▸ **EXERCISE DETAILS**:
For the word "bottom", search the records and show each line in which it occurs.

[Dataset entries]
BEGIN

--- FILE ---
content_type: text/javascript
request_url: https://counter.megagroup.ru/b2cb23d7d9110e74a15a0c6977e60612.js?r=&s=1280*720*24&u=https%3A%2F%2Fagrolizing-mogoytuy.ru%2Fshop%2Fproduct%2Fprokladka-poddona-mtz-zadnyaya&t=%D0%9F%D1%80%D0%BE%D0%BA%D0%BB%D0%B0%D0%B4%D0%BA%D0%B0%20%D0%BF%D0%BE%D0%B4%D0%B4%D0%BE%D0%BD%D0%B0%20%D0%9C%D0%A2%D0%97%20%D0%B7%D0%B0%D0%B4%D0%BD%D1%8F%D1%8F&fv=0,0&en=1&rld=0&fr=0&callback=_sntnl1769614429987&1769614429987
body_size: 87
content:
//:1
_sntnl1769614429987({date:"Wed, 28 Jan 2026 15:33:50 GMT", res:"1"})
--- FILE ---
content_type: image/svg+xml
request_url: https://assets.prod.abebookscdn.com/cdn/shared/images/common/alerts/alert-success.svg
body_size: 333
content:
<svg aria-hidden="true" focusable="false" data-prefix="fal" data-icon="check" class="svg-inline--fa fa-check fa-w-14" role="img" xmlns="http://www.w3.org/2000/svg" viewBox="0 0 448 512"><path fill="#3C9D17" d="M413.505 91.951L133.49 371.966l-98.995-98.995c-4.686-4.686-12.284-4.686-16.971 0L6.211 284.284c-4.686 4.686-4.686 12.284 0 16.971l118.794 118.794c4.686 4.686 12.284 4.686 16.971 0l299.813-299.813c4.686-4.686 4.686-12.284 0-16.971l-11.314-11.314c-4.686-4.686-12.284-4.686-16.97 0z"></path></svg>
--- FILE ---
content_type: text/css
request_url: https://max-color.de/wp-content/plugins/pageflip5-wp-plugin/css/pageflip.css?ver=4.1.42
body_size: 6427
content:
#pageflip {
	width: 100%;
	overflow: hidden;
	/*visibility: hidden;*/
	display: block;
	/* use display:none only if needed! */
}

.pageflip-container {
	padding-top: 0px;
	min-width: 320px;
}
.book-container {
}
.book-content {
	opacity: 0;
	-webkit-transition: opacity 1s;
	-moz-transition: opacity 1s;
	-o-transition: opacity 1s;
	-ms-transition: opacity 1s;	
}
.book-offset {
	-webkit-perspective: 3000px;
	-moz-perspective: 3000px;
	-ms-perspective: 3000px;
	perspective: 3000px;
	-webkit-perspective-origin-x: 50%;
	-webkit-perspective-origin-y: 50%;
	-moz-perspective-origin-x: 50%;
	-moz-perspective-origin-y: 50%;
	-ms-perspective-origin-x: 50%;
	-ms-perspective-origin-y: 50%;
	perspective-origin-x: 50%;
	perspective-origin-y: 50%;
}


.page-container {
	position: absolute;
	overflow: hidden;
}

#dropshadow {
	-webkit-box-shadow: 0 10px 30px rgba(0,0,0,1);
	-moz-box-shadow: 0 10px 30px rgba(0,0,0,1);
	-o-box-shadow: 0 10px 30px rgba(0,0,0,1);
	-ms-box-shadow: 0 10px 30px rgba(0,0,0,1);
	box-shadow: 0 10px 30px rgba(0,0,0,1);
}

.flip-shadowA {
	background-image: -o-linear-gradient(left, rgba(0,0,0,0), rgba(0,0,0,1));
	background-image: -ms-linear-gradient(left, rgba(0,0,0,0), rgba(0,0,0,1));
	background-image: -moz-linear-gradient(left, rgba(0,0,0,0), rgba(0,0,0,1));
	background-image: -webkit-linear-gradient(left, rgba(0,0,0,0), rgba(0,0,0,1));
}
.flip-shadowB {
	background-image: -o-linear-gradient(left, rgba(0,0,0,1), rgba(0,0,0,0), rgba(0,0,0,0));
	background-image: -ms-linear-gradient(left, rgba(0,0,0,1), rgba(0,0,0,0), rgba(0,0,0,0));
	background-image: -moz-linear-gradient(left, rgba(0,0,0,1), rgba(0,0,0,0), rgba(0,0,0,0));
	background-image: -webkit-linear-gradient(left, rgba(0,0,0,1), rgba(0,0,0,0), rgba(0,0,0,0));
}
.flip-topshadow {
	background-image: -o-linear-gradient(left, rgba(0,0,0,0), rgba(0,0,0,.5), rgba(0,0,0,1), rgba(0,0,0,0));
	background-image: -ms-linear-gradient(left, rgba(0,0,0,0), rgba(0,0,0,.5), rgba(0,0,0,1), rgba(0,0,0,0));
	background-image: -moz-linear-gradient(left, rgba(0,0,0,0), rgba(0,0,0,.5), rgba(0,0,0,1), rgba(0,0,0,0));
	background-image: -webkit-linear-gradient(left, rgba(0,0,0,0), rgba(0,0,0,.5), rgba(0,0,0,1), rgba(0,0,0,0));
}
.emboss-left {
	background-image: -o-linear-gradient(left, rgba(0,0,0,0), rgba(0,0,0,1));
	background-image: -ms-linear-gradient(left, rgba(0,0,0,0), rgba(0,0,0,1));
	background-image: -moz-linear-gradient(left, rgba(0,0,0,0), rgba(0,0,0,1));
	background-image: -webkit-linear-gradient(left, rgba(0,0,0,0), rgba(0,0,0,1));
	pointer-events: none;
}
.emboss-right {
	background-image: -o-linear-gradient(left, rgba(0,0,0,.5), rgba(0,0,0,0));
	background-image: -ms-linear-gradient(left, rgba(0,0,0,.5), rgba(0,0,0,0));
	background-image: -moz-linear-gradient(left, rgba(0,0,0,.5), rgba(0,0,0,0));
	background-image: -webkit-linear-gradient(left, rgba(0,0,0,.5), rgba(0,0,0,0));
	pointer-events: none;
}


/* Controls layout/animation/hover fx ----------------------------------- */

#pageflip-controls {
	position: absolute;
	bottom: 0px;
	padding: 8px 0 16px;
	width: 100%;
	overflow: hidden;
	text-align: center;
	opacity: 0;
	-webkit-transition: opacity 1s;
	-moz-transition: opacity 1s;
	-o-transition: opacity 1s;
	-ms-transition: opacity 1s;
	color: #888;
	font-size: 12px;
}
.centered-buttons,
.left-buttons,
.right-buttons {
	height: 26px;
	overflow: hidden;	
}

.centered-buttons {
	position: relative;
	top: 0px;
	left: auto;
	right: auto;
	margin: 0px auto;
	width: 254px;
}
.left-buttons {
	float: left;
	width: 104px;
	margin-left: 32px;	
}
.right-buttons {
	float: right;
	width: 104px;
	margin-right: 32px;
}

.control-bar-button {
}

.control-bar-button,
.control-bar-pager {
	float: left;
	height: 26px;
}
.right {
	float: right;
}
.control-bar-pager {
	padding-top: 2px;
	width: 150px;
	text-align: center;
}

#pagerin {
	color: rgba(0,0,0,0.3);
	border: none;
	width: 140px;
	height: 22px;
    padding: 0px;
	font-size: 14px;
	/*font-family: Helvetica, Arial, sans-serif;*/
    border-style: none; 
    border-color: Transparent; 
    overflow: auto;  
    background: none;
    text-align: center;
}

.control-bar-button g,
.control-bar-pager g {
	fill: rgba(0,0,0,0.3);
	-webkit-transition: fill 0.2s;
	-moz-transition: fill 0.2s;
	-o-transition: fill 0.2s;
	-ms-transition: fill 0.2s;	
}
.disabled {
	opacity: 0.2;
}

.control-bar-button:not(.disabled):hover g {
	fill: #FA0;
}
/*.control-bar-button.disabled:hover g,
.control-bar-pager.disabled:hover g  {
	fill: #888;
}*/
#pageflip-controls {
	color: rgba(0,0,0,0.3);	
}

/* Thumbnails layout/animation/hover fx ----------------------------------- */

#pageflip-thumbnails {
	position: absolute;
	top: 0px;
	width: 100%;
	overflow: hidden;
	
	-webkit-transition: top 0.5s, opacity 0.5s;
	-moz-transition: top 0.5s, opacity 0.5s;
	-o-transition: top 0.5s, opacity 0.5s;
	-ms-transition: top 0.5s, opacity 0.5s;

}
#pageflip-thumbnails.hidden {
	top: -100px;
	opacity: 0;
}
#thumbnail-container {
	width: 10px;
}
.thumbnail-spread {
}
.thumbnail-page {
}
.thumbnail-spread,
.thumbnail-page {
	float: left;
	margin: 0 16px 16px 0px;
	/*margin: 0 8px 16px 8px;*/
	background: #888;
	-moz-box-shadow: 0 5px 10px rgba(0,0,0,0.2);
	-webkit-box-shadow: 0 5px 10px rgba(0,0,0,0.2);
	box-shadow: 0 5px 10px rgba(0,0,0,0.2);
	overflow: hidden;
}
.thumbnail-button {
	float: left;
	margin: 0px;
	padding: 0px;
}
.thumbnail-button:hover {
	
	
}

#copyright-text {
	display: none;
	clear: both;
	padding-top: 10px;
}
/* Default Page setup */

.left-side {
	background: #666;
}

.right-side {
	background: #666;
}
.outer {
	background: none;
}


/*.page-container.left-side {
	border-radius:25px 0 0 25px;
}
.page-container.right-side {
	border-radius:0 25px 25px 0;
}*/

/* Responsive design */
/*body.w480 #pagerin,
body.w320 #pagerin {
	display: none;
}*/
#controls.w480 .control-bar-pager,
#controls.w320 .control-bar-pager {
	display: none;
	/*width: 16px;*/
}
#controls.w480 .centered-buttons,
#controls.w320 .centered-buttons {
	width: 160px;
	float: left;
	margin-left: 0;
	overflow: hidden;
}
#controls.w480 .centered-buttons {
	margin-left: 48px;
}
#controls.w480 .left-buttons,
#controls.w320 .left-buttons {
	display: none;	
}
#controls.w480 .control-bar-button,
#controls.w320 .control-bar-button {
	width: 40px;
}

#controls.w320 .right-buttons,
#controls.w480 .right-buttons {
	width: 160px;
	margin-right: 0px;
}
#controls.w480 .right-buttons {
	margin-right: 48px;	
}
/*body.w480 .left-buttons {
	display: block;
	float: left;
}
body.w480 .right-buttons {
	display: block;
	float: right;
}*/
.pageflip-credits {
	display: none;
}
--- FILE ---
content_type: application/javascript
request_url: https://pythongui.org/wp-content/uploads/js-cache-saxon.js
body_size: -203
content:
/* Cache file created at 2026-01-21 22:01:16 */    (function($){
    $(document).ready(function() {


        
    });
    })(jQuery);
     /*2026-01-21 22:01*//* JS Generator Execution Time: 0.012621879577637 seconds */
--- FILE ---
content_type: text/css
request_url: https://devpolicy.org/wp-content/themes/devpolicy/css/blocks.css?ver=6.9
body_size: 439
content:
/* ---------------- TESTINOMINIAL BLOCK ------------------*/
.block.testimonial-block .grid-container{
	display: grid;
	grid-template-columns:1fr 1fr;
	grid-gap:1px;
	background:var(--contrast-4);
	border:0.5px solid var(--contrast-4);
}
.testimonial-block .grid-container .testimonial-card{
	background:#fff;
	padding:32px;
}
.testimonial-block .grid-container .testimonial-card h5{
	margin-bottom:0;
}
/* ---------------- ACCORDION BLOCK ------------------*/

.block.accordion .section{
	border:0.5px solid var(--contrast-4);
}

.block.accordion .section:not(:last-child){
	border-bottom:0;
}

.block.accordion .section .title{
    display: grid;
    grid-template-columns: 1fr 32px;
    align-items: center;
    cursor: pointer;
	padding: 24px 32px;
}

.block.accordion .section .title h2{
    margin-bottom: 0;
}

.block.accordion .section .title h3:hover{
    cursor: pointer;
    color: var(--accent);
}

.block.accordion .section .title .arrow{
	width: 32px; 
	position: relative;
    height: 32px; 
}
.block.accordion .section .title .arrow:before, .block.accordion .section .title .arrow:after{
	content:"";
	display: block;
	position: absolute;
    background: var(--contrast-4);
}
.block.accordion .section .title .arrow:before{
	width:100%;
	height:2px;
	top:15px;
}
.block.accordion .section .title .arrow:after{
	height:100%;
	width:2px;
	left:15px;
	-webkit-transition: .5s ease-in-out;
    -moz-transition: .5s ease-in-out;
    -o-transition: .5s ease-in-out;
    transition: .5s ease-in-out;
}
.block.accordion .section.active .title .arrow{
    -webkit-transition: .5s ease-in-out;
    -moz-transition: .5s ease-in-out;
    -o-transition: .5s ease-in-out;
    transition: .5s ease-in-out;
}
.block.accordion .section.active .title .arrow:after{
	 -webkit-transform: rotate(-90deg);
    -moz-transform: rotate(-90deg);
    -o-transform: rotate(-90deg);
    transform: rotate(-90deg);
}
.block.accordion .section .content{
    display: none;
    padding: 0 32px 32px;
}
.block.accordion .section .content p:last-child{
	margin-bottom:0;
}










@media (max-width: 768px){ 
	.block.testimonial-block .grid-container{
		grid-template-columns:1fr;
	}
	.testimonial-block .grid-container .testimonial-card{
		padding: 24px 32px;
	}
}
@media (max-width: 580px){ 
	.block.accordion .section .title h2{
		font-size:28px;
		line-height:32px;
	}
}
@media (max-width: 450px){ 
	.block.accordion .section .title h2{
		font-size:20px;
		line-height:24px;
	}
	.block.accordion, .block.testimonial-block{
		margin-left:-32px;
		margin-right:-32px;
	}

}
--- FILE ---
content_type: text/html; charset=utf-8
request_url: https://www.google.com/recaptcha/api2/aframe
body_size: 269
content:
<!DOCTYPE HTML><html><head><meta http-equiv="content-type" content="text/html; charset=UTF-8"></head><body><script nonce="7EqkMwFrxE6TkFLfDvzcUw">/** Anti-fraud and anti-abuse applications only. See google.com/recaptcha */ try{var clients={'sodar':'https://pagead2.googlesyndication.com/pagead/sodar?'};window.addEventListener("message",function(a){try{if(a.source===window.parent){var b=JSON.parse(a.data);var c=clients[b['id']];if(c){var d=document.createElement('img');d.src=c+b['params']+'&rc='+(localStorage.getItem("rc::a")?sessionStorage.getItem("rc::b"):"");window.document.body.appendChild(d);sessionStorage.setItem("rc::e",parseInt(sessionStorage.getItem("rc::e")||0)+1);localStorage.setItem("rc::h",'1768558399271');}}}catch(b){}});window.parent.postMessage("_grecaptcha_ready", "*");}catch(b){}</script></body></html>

END

▸ **SOLUTION TO THIS EXERCISE**:
	bottom: 0px;
	margin-bottom:0;
	border-bottom:0;
    margin-bottom: 0;
	margin-bottom:0;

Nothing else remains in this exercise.